Un très beau texte de Jean Markale...

NOTRE-DAME LA TERRE

par Jean Markale

Autrefois, les hommes savaient que la Terre était vivante et, mieux encore, ils savaient qu'elle était Vie, cette mystérieuse vie surgie du fond des âges et qui s'épanouissait au milieu des arbres et des fleurs d'un verger enclos de grand murs. Et ils l'honoraient, la vénéraient, l'adoraient, conscients de tout ce qu'ils devaient à leur créatrice, à leur mère innombrable. Comme une femme qui allaite, la Terre, par ses multiples mamelles, dispensait à ses enfants les sources et les fruits dont ils avaient besoin dans leur immense tentative pour s'élever vers le siècle. Ainsi, pendant des siècles, on chanta pour elle des chants de louange et de reconnaissance. Jamais on ne la blessait, jamais on ne la heurtait, par respect infini pour celle qui, par amour, avait sorti de son ventre les créatures et les nourrissait de cette sève mystérieux qu'est l'âme du monde.

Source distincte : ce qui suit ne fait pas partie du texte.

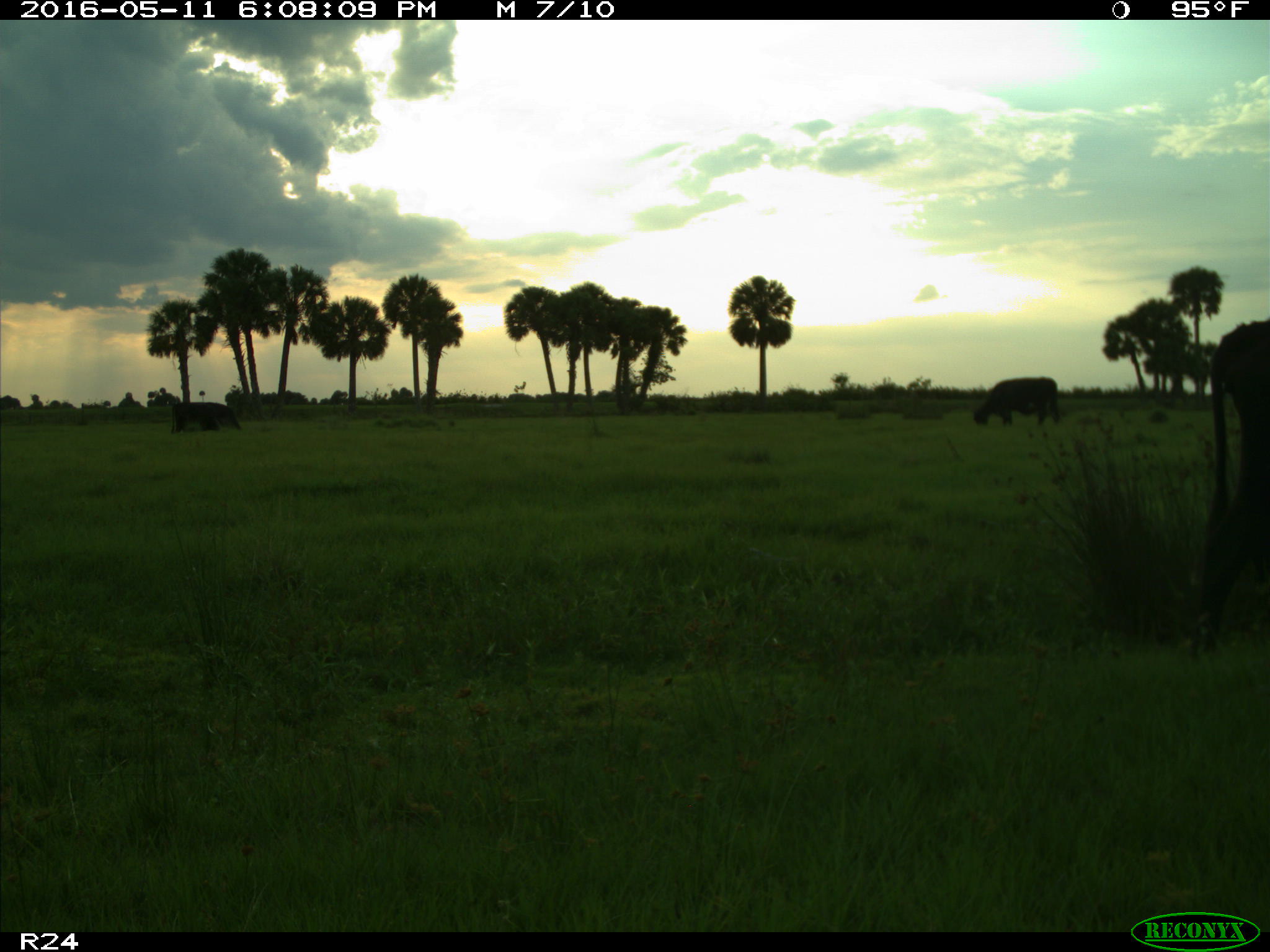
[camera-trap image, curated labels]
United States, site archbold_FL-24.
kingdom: Animalia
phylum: Chordata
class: Mammalia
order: Artiodactyla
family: Bovidae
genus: Bos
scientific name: Bos taurus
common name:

Mais les hommes savaient aussi que la Terre, comme une mère, détenait la connaissance parfaite des délicates harmonies sans lesquelles le monde ne pourrait exister. La Déesse-Terre ne pouvait se tromper : aussi était elle devenue " Celle-qui-doit-être-obéie, la toute puissante souveraine des êtres et des choses ". Il ne faudrait pourtant pas s'y tromper : cette puissance et cette souveraineté n'était pas des rapports de force et d'obligation, mais un échange perpétuel entre celle qui donnait et ceux qui recevaient, car ces derniers, par reconnaissance, offraient à la Terre tout ce qu'il y avait de meilleur, et surtout, ils s'efforçaient de suivre avec confiance les itinéraires qu'elle traçait dans le rythme des saisons et des jours.


Arriva le moment ou l'homme, peut être Adam ou Eve au jardin d'Eden, ou encore Caïn sur des espaces en friche, eut le désir de secouer ce qu'il ressentait comme un joug, comme une soumission aveugle à un être dont on ne comprend plus le message d'amour. L'homme creusa donc la Terre et y déposa des semences. Ce fut un viol mais surtout un inceste, dont le souvenir, à travers une série de spéculations philosophiques, s'est perpétué dans le mythe d'Oedipe et de Jocaste, si l'on considère que Jocaste n'est autre que la forme rassurante de la Sphynge, image évidente d'une nature sauvage, dangereuse, dévorante. L'homme n'avait plus confiance dans la Terre et, comme il en avait peur, il voulut en faire une esclave : ce n'était plus " Celle-qui-doit-être-obéie " mais " Celle-qui-doit-obéir ". Tragique tournant de l'histoire de l'univers - et pourtant si fécond ! - qu'on appelle naissance de l'agriculture…
Un autre mythe témoigne de ce passage, le mythe fondateur de Delphes, quand Apollon tue le serpent Python et prend sa place sur les autels, face à l'adoration des foules. Car la Terre Mère est alors déchue de son rang de Déesse au profit d'un dieu céleste tombé des étoiles. La Déesse n'est plus qu'un simple médium qui reçoit les messages du dieu, mais ce sont des hommes, les prêtres de l'oracle en l'occurrence, qui les interprètent. La Femme n'est plus créatrice, elle est devenue procréatrice, ce qui est l'indice non seulement d'un renversement de l'ordre social mais d'une inversion totale de polarité quand à l'appréhension du divin. Le Dieu Père a refoulé la Déesse Mère dans les ténèbres de l'inconscient, avec tout ce que cela comporte d'autoritarisme, de violence et de ruptures d'équilibre.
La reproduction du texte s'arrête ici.